Dengan jumlah anak Indonesia yang 67 juta jiwa (Data BPS Tahun 2020), maka 25 persen dari total jumlah penduduk di negeri ini berpotensi mengalami peristiwa serupa.
Dengan jumlah anak Indonesia yang 67 juta jiwa (Data BPS Tahun 2020), maka 25 persen dari total jumlah penduduk di negeri ini berpotensi mengalami peristiwa serupa.
Pandemi jangan sampai mengurangi perhatian pada anak. Hal itu hanya akan menempatkan anak pada situasi kian sulit seperti membawa mereka pada persimpangan jalan.
Karena itu, diperlukan inovasi mengisi tatanan baru.
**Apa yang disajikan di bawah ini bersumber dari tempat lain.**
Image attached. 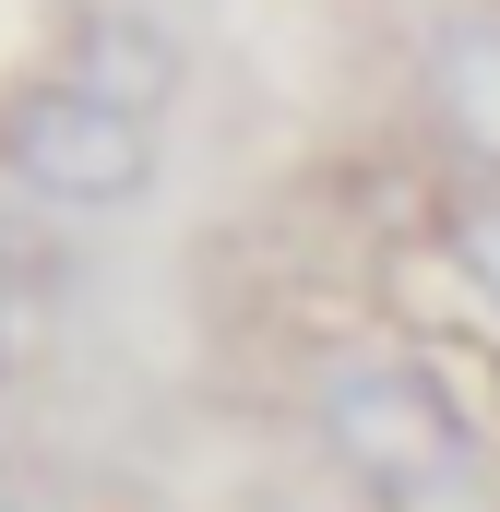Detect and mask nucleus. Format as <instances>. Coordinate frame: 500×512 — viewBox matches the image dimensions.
Here are the masks:
<instances>
[{"instance_id":"obj_1","label":"nucleus","mask_w":500,"mask_h":512,"mask_svg":"<svg viewBox=\"0 0 500 512\" xmlns=\"http://www.w3.org/2000/svg\"><path fill=\"white\" fill-rule=\"evenodd\" d=\"M310 453L346 477V501L370 512H441L477 489V417L441 358L417 346H358V358H322L310 382Z\"/></svg>"},{"instance_id":"obj_2","label":"nucleus","mask_w":500,"mask_h":512,"mask_svg":"<svg viewBox=\"0 0 500 512\" xmlns=\"http://www.w3.org/2000/svg\"><path fill=\"white\" fill-rule=\"evenodd\" d=\"M167 120H131L108 96L60 84L48 60L24 84H0V191L36 203V215H131L167 167Z\"/></svg>"},{"instance_id":"obj_3","label":"nucleus","mask_w":500,"mask_h":512,"mask_svg":"<svg viewBox=\"0 0 500 512\" xmlns=\"http://www.w3.org/2000/svg\"><path fill=\"white\" fill-rule=\"evenodd\" d=\"M405 120L453 179H500V0H429L405 36Z\"/></svg>"},{"instance_id":"obj_4","label":"nucleus","mask_w":500,"mask_h":512,"mask_svg":"<svg viewBox=\"0 0 500 512\" xmlns=\"http://www.w3.org/2000/svg\"><path fill=\"white\" fill-rule=\"evenodd\" d=\"M48 72L108 96V108H131V120H167L179 84H191V36L155 0H72L60 36H48Z\"/></svg>"},{"instance_id":"obj_5","label":"nucleus","mask_w":500,"mask_h":512,"mask_svg":"<svg viewBox=\"0 0 500 512\" xmlns=\"http://www.w3.org/2000/svg\"><path fill=\"white\" fill-rule=\"evenodd\" d=\"M441 262L465 274V298L500 322V179H441Z\"/></svg>"},{"instance_id":"obj_6","label":"nucleus","mask_w":500,"mask_h":512,"mask_svg":"<svg viewBox=\"0 0 500 512\" xmlns=\"http://www.w3.org/2000/svg\"><path fill=\"white\" fill-rule=\"evenodd\" d=\"M36 334H48V298H36V274H24V262H0V382H12V370H36Z\"/></svg>"},{"instance_id":"obj_7","label":"nucleus","mask_w":500,"mask_h":512,"mask_svg":"<svg viewBox=\"0 0 500 512\" xmlns=\"http://www.w3.org/2000/svg\"><path fill=\"white\" fill-rule=\"evenodd\" d=\"M0 512H36V489H24V465H12V441H0Z\"/></svg>"},{"instance_id":"obj_8","label":"nucleus","mask_w":500,"mask_h":512,"mask_svg":"<svg viewBox=\"0 0 500 512\" xmlns=\"http://www.w3.org/2000/svg\"><path fill=\"white\" fill-rule=\"evenodd\" d=\"M48 12H72V0H48Z\"/></svg>"}]
</instances>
Dengan energi yang besar, anak membutuhkan penyaluran. Itu memerlukan penyaluran yang mengarah pada hal-hal positif dan produktif.
Kepala Dinas Sosial Provinsi Jambi Arif Munandar membenarkan adanya kecenderungan meningkatnya masala sosial pada remaja di masa pandemi ini. Karena itu, dinas-dinas sosial di daerah perlu lebih proaktif. Pihaknya turut membantu bilamana anak-anak memerlukan bantuan khusus.
”Kami memiliki panti rehabilitasi dan pekerja sosial untuk mendamping mereka jika diperlukan,” katanya.